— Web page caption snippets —
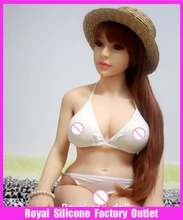 135cm Top quality lifelike silicone sex doll for men realistic dolls real sexy dolls silicone japanese real silicone sex dolls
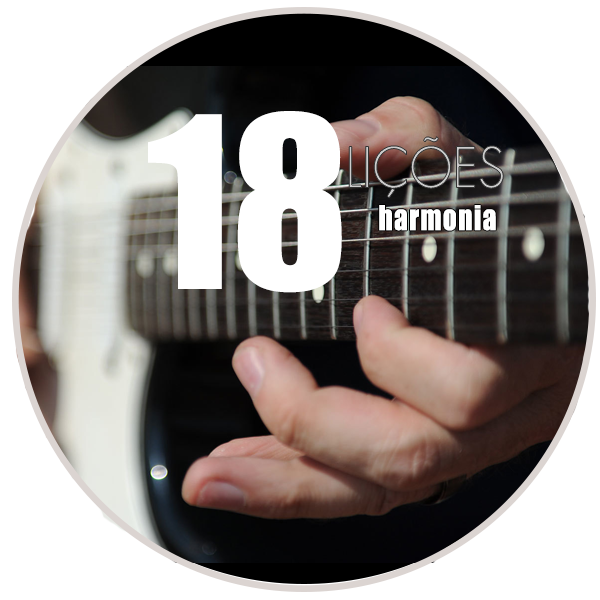 Imagem de Curso de harmonia para guitarra criado por Marcelo Naudi na hotmart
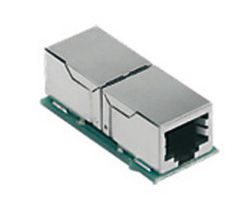 Connecteurs femelles RJ45 - 8 contacts données+2 contacts puissance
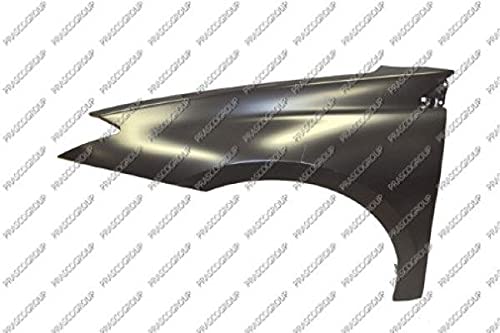 Guardabarros delantero izquierdo PRASCO RN0863014 para Laguna 3 Grandtour y BT0/1
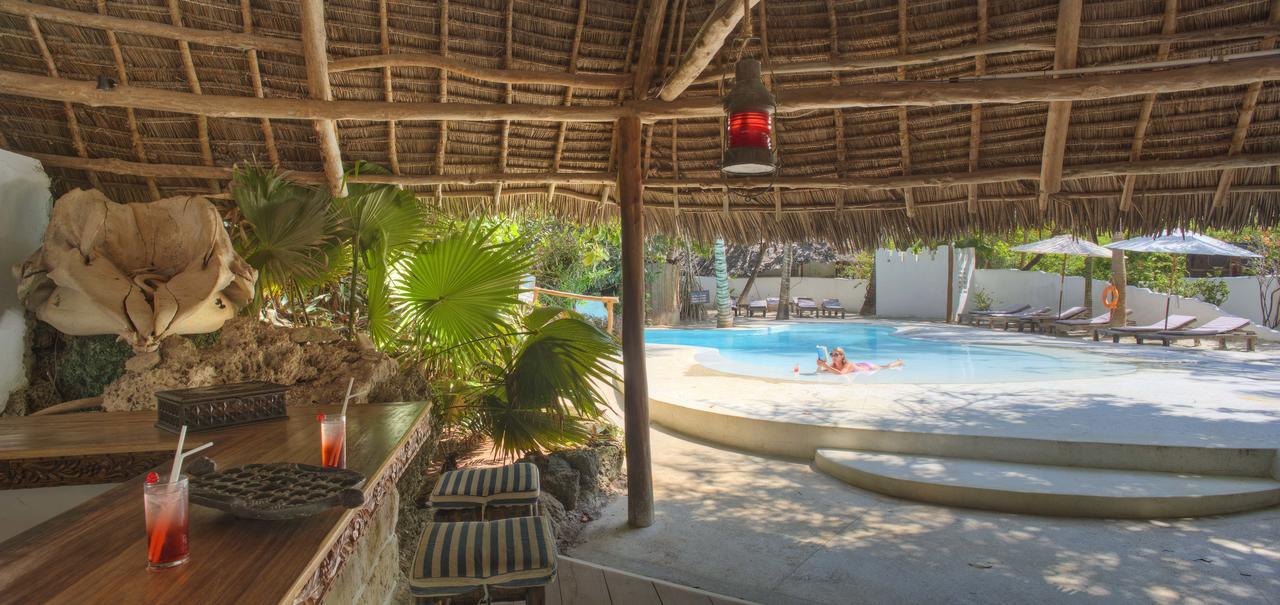 Matemwe Lodge Exterior photo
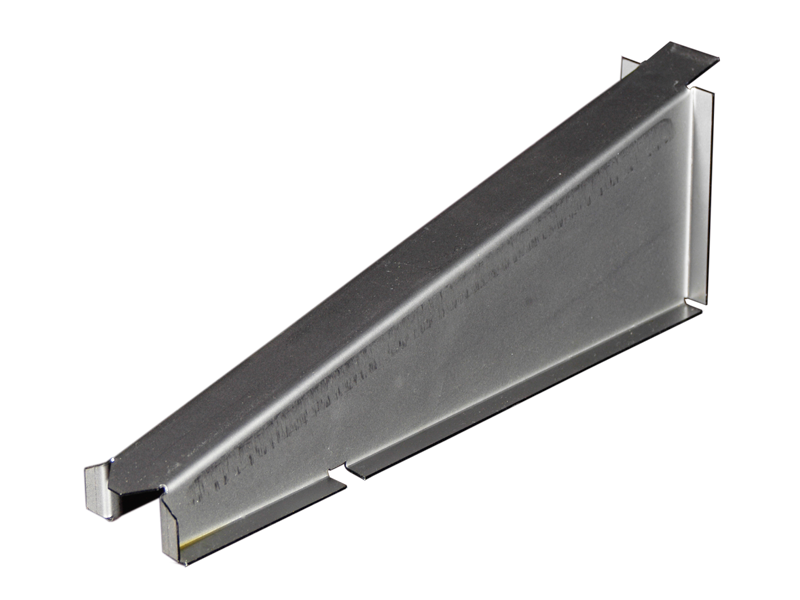 Outrigger, rear, left - Type 2, 50>59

— What to do —
Each line from the one holding "Guardabarros delantero izquierdo" through the last line of the records above must be duplicated exactly, and pictures must not be.

— Solved problem —
 Guardabarros delantero izquierdo PRASCO RN0863014 para Laguna 3 Grandtour y BT0/1
 Matemwe Lodge Exterior photo
 Outrigger, rear, left - Type 2, 50>59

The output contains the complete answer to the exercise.